A sessão de julgamento de Carlos Alberto Gomes Bezerra, acusado pelo feminicídio de Thays Machado e pelo homicídio qualificado de Willian Cesar Moreno, foi remarcada para o dia 31 de julho, às 9h, após a defesa abandonar o plenário nesta terça-feira (21). Mais uma vez, os advogados tentaram o adiamento do julgamento, o que foi indeferido pela juíza Monica Catarina Perri Siqueira, presidente da sessão, sob o argumento de que não havia justificativa plausível para a redesignação da data.
Segundo a magistrada, os advogados tiveram um prazo de 15 dias para analisar os documentos juntados aos autos. Ela ressaltou que a maior parte dessas informações já constava no processo e que a alegada falta de acesso a um despacho específico sobre prisão domiciliar não acarretaria prejuízo real, uma vez que a decisão sobre o tema também integra os autos.
“O advogado, quando assume a substituição no processo, o recebe no estágio em que ele se encontra. O processo não recua, ele tem que andar para a frente”, afirmou Monica Perri. Após anunciar a nova data do júri, a magistrada determinou que, caso não haja um advogado constituído apto para atuar na sessão, a Defensoria Pública deverá estar preparada para assumir a defesa na data prevista. Todos os presentes saíram intimados do plenário.
A acusação seria conduzida pelos promotores de Justiça Vinicius Gahyva Martins e Élide Manzini de Campos, integrantes do Núcleo de Defesa da Vida do Ministério Público de Mato Grosso (MPMT).
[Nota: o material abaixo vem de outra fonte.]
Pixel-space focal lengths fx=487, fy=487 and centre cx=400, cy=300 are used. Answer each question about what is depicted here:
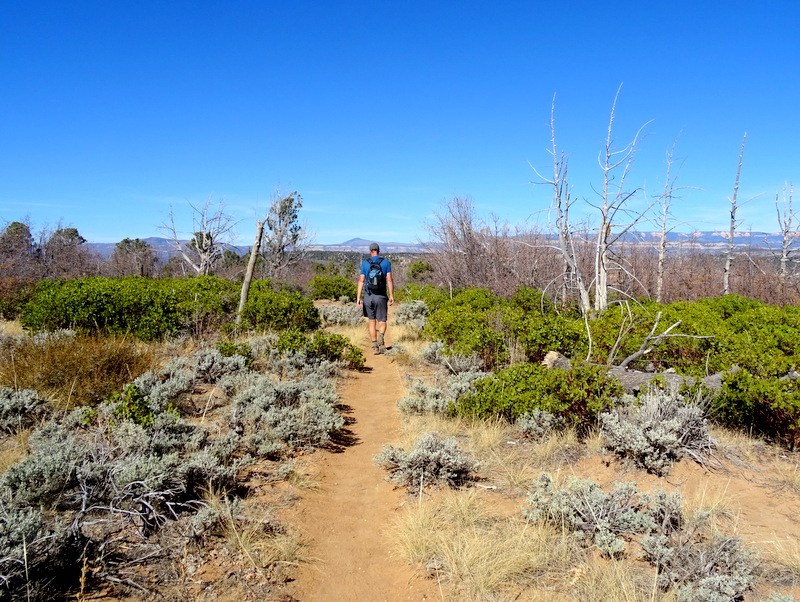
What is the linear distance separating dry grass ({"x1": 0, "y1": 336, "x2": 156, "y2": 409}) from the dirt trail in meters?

O réu era defendido pelos advogados Elson Marcelino da Silva Júnior, Larice Cristine, Melissa de Oliveira Machado e Gabriel Gouvea Neno Reiff.
Manobra – Ainda no plenário, o promotor de Justiça Vinicius Gahyva Martins sustentou que o acesso a processos externos é responsabilidade da defesa e que as questões relacionadas ao habeas corpus e à prisão domiciliar já foram resolvidas, não havendo justificativa para o adiamento do júri. Ele destacou o papel do Ministério Público como fiscal da lei, com a missão de assegurar direitos e preservar a imagem das vítimas perante a coletividade. Também se posicionou contra o abandono do plenário, ressaltando que a realização de um Tribunal do Júri exige o empenho e a presença de diversos envolvidos, inclusive pessoas que se deslocaram de outros estados, e que a “ritualística do tribunal” deve ser respeitada em busca da verdade.
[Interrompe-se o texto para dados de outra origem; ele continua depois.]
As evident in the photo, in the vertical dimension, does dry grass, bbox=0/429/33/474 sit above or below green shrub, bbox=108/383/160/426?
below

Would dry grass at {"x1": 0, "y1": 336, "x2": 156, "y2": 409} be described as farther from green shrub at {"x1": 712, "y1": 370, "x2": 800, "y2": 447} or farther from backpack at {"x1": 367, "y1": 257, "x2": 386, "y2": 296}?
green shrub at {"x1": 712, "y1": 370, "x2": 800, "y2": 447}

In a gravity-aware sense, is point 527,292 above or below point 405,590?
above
Vinicius Gahyva disse ainda que o abandono do plenário é uma estratégia que acaba por arranhar a imagem do Tribunal do Júri. “Isso tem se tornado, de certo modo, frequente nos julgamentos do Tribunal do Júri, especialmente naqueles que afligem de forma intensa o interesse da coletividade, como é o caso concreto de um feminicídio e de um homicídio de dois jovens. São duas pessoas que, efetivamente, traduzem a necessidade de reafirmarmos o nosso papel social de não banalização da vida humana. Nós sabemos que o Tribunal do Júri envolve uma série de providências que devem ser adotadas para que o ato processual seja realizado, e lamentamos muito que esse tipo de estratégia esteja sendo adotada”, afirmou.
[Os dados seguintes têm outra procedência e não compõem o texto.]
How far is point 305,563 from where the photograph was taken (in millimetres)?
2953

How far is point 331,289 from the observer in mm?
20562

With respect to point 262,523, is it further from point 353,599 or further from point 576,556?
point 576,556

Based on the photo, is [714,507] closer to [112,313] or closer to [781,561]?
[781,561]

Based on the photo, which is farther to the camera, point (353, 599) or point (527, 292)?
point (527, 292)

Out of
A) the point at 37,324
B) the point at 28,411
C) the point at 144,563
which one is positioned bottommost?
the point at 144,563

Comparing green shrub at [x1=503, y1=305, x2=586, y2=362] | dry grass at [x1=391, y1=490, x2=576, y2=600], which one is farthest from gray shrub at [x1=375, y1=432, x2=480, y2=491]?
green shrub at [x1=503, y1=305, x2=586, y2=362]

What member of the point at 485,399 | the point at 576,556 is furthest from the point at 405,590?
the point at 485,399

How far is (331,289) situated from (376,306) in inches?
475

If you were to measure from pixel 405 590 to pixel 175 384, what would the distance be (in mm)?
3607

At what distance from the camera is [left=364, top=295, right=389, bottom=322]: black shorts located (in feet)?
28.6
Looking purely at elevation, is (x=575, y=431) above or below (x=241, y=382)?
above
A promotora de Justiça Élide Manzini de Campos lembrou que o julgamento já deveria ter ocorrido no dia 7 de julho. Segundo ela, naquela ocasião, a defesa solicitou o adiamento para análise de provas, pedido que foi deferido pela magistrada responsável pelo caso, com a remarcação da sessão para 21 de julho. “É um absurdo uma medida protelatória após mais de três anos do fato, com a família aguardando o julgamento. A defesa admite alegações de nulidades que não existem e que já foram completamente afastadas. É uma estratégia utilizada para tentar postergar, prorrogar e até abrir outro incidente de sanidade, ou qualquer outra medida, para que esse julgamento não ocorra. Tudo isso já foi afastado, e não há motivo algum para que esse julgamento não aconteça”, afirmou.
Sobre o caso de feminicídio, a promotora destacou que a reação da sociedade demonstra uma rejeição cada vez mais firme a esse tipo de crime. Segundo ela, a população tem se posicionado de forma clara contra a violência de gênero e em defesa do enfrentamento aos feminicídios, cobrando respostas efetivas do sistema de Justiça para coibir esse tipo de violência.